5  Long vs Wide data

5.1 Background

Concepts

There are two distinct formats for storing data, wide and long. With wide format, each row is a separate set of measurements on an entity (individual, taxon), and data for each trait are recorded in successive columns. With long format data, each row includes only a single trait measurement, with a column for the trait name and a column that indicates which rows of data belong to the same entity. Most ecological datasets are in wide format, as the same trait measurements are made on each entity. However, when merging together datasets that measure different traits, it becomes more efficient to store data in long format. Otherwise, you end up with a very “holey” table, as each trait may only be measured on a small proportion of entities.

5.2 Our approach

The traits.build output tables (traits, locations, contexts, etc.) are each in long format. Within a traits.build database different traits, location properties, and context properties are always likely to be collected by different datasets, leading to a database with many, many columns with low completeness.
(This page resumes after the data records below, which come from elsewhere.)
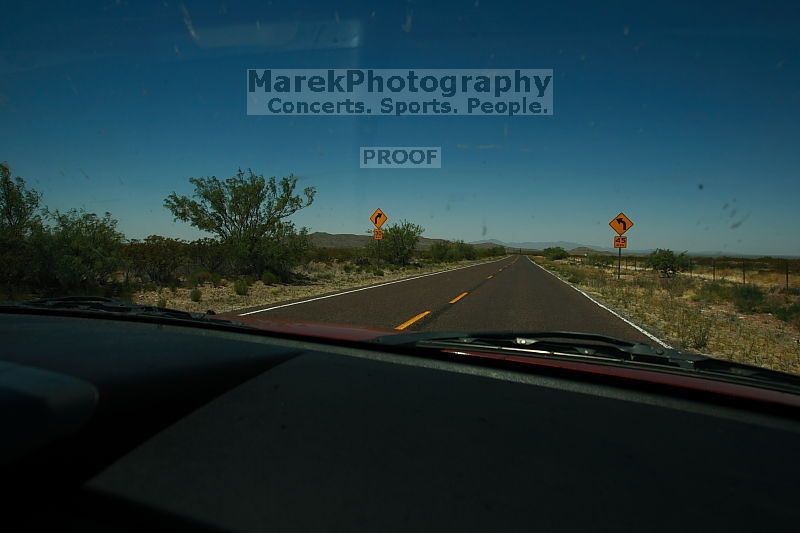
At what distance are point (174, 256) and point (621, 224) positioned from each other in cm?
2313

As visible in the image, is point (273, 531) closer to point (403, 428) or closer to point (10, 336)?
point (403, 428)

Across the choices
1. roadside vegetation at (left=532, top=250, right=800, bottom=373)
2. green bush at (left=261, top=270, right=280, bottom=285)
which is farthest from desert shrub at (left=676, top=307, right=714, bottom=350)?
green bush at (left=261, top=270, right=280, bottom=285)

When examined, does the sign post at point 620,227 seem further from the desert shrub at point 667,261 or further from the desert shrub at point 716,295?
the desert shrub at point 667,261

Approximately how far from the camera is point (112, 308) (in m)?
4.22

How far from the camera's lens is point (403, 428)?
173 centimetres

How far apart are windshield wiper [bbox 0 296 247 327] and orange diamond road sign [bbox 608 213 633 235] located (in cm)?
2757

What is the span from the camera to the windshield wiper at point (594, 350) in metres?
2.50

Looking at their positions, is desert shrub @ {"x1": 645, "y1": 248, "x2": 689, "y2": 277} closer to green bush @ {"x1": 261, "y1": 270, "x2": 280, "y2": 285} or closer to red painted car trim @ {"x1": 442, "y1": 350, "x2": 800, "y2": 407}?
green bush @ {"x1": 261, "y1": 270, "x2": 280, "y2": 285}

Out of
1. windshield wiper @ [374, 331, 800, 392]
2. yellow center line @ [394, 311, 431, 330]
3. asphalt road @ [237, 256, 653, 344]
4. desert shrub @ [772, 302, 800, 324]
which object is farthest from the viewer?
desert shrub @ [772, 302, 800, 324]

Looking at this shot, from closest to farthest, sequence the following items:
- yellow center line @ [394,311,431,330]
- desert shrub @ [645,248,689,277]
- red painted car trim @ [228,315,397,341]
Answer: red painted car trim @ [228,315,397,341]
yellow center line @ [394,311,431,330]
desert shrub @ [645,248,689,277]

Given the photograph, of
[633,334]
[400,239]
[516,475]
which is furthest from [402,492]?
[400,239]

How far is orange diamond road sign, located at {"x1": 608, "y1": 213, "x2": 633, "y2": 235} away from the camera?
91.3ft

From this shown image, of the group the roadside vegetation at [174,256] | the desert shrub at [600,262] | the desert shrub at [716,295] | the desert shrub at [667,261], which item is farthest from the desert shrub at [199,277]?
the desert shrub at [600,262]

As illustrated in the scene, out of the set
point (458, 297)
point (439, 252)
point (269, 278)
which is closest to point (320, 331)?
point (458, 297)
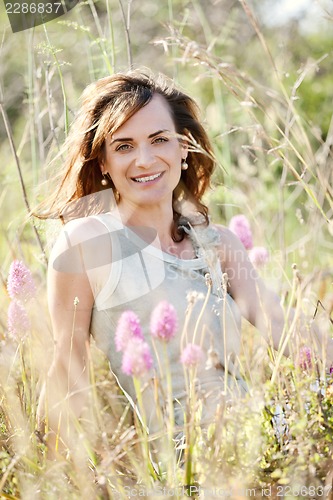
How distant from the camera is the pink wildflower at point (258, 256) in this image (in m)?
2.04

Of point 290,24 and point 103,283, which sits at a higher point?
point 290,24

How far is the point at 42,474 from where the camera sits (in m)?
1.11

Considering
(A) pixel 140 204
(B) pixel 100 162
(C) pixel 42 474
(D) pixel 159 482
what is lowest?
(D) pixel 159 482

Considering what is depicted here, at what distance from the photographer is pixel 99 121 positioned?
1.79 metres

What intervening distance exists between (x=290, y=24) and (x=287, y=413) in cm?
457

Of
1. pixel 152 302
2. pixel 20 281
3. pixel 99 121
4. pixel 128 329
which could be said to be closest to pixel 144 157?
pixel 99 121

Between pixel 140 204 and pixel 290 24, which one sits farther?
pixel 290 24

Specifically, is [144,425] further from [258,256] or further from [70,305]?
[258,256]

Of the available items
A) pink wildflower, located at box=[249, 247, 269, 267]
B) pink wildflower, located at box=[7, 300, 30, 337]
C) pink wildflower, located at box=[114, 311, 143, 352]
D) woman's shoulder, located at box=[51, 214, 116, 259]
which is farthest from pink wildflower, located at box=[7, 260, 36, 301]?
pink wildflower, located at box=[249, 247, 269, 267]

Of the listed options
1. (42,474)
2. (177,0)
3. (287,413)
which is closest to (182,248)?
(287,413)

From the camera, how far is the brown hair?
177cm

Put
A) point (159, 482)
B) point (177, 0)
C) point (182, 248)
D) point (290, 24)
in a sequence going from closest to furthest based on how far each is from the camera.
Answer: point (159, 482)
point (182, 248)
point (177, 0)
point (290, 24)

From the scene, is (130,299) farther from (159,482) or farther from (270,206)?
(270,206)

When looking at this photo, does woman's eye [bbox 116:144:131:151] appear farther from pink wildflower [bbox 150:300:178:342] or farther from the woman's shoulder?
pink wildflower [bbox 150:300:178:342]
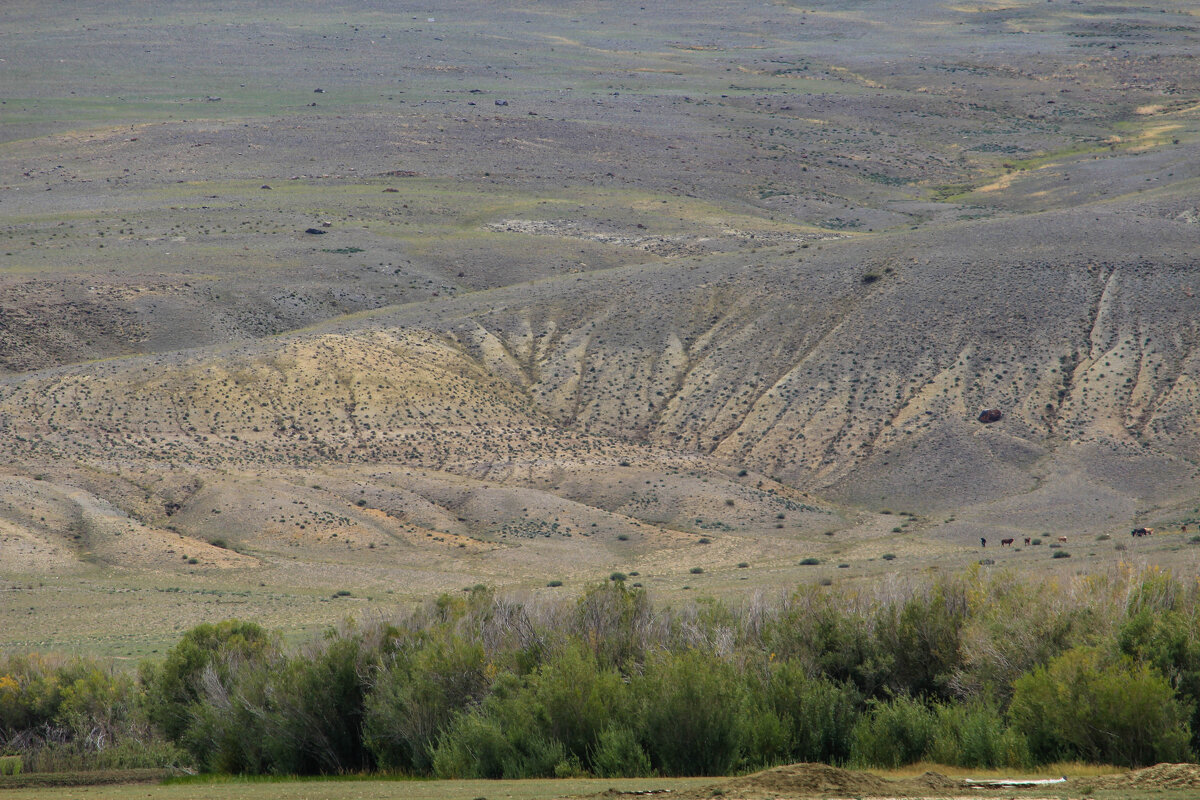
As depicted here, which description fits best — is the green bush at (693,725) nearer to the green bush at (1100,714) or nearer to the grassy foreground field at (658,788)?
the grassy foreground field at (658,788)

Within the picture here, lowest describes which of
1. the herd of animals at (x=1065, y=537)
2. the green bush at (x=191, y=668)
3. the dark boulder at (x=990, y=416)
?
the herd of animals at (x=1065, y=537)

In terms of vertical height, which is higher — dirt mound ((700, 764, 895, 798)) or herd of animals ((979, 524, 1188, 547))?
dirt mound ((700, 764, 895, 798))

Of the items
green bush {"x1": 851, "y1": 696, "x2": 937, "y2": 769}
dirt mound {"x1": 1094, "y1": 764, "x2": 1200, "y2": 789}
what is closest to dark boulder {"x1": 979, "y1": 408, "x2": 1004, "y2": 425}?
green bush {"x1": 851, "y1": 696, "x2": 937, "y2": 769}

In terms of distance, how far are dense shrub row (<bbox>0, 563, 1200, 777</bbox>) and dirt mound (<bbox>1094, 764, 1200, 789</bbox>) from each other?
1.93m

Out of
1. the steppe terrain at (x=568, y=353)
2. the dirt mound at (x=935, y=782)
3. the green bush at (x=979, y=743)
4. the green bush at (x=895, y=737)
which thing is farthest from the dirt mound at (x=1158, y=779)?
the steppe terrain at (x=568, y=353)

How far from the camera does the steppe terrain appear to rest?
44.2 meters

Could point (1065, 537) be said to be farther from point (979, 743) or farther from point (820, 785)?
point (820, 785)

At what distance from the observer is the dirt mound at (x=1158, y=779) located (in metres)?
12.7

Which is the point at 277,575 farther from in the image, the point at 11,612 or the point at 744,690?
the point at 744,690

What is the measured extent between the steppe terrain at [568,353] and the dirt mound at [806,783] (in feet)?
48.1

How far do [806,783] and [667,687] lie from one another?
4.07m

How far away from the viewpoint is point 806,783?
43.8 feet

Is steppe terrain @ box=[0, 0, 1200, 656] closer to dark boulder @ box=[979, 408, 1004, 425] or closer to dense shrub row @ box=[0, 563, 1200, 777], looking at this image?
dark boulder @ box=[979, 408, 1004, 425]

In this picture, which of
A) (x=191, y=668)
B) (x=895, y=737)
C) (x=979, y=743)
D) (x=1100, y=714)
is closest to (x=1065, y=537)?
(x=895, y=737)
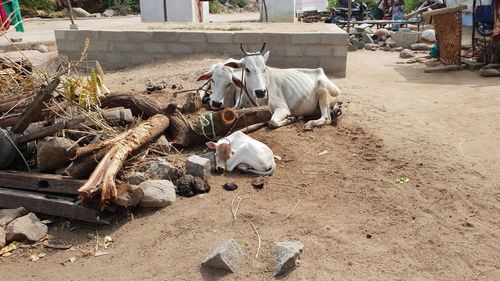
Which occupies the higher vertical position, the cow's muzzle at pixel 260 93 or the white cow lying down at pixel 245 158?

Under this scenario, long format significantly reduces the size of the data object, reducing storage costs and increasing the speed of loading. However, most users will prefer a wide format for analysis as multiple trait measurements for the same entity will be collapsed to a single row. This becomes practical once the full database is subsetted to just include specific traits.

Pivotting between long and wide

Two {tidyr} functions, pivot_longer and pivot_wider make it quick to convert data from long to wide format in R. The AusTraits tutorial offers multiple examples for how these functions can be used to pivot the various relational tables in a traits.build database, inuding the core traits table.